Limogeage de responsables : pourquoi il ne faut pas tirer de conclusions hâtives

Les choses se sont précipitées dans le sillage de l’affaire de la cocaïne saisie sur un bateau au large d’Oran. Dans un effet domino prévisible, plusieurs têtes sont tombées, dont les premiers responsables des principaux corps de sécurité du pays.

D’autres remplacements, moins médiatisés, ont eu lieu dans la hiérarchie de l’ANP et des services de sécurité à l’occasion de la fête de l’indépendance, sans être forcément liés aux péripéties de l’affaire Chikhi, puisque cette période est habituellement propice aux promotions et fins de fonction.

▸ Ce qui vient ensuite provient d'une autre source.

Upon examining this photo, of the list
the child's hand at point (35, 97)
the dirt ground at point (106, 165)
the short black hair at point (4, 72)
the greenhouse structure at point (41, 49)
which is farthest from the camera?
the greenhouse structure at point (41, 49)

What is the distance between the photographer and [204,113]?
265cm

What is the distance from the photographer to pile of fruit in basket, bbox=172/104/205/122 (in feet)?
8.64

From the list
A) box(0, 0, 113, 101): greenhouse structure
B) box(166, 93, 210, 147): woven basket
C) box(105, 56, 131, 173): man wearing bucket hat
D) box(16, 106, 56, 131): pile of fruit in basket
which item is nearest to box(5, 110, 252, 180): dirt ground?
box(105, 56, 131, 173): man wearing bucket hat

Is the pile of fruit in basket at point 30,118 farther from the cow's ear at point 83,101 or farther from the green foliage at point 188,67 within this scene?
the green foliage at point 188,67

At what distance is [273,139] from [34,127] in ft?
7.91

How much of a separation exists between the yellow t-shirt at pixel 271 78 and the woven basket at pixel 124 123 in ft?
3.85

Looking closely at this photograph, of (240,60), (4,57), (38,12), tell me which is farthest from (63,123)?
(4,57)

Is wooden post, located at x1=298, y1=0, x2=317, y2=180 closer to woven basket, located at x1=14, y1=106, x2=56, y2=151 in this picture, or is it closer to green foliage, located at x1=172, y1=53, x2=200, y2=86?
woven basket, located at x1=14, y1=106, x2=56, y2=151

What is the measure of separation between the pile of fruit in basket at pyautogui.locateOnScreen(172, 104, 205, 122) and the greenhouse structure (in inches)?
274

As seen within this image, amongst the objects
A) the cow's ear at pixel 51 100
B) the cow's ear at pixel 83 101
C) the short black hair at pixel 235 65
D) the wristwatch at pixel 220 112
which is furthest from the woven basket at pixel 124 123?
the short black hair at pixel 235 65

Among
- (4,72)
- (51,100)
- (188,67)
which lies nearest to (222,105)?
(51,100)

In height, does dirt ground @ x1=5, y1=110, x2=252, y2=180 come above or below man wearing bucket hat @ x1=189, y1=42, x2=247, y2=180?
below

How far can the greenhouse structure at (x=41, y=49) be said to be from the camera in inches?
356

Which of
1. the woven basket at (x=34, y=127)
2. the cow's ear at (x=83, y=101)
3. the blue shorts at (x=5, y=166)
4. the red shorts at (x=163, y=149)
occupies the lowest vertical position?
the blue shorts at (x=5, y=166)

Les désormais ex-patrons de la police et de la gendarmerie, Abdelghani Hamel et Menad Nouba, ont tous deux le grade de général-major, soit le deuxième plus élevé de l’armée algérienne et trainent une carrière militaire longue d’au moins une quarantaine d’année.

Si le général Nouba était plutôt effacé et ne semblait pas s’accommoder des feux de la rampe, M. Hamel, lui, a rompu avec la réserve que pouvait lui imposer son long vécu dans l’armée.

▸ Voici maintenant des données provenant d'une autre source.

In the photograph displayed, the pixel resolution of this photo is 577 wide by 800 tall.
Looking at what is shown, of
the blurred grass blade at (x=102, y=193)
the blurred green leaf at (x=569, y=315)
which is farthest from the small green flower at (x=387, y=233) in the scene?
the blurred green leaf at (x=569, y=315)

Il était plutôt communicateur et avait une présence médiatique régulière et très remarquée depuis sa nomination au poste de directeur général de la Sûreté nationale en juillet 2010.

Le style du chef de la police, son CV et ses états de services ont même fini par faire de lui un acteur majeur de la scène publique. Certains iront même jusqu’à voir en lui un potentiel successeur pour le président Bouteflika à la tête du pays. Ambition fondée ou simple lubie des observateurs, quoiqu’il en soit, l’homme n’est plus en poste sur décision du président de la République.

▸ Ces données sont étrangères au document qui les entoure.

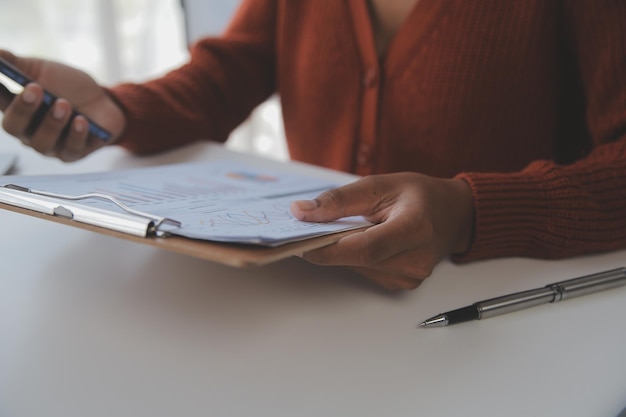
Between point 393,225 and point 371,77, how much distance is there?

S’agit-il pour Hamel, Nouba et les autres hauts responsables remplacés d’un départ définitif ou d’une simple mise au frigo ? Pour répondre à l’interrogation, il faut d’abord connaître les motifs réels de leur remplacement.

Parler dès maintenant d’une mise au ban définitive c’est aller vite en besogne et oublier qu’une telle sentence n’a que rarement fait partie des outils du système dans sa gestion des « conflits internes ».

Le recyclage du personnel politique et administratif au gré des besoins est une subtile manière pour le système de se régénérer, de redistribuer les cartes et de tenir en respect les bannis en leur faisant miroiter l’espoir d’un retour en grâce.

Le procédé est presque éculé : le haut responsable relevé de ses fonctions est nommé dans une ambassade d’importance proportionnelle à son rang et attend patiemment le coup de téléphone qui lui annoncera la fin de la traversée du désert.

Même quand il n’est pas placé dans une chancellerie, il se cloitre chez lui et évite toute déclaration ou action de nature à le « griller » définitivement.

Faut-il rappeler que même le président Bouteflika, même si son cas est très particulier, a accédé au sommet de l’État après deux décennies loin du système ?

Néanmoins, le cas le plus emblématique reste celui de l’actuel Premier ministre, Ahmed Ouyahia. C’est la quatrième fois que l’homme est nommé à ce poste sous deux présidents différents (1995-1998, 2003-2006, 2008-2012 et depuis 2017), et à chaque fois qu’il a dû le quitter sur décision de la présidence de la République, il n’a pas rechigné.

Ouyahia n’a pas connu de longues traversées du désert étant nommé dans l’intervalle de ses mandats de chef du gouvernement au poste de ministre de la Justice et de directeur de cabinet de la présidence, mais il lui est arrivé de rester un ou deux ans loin des affaires, tout en évitant de commettre l’imprudence de tenter une rébellion.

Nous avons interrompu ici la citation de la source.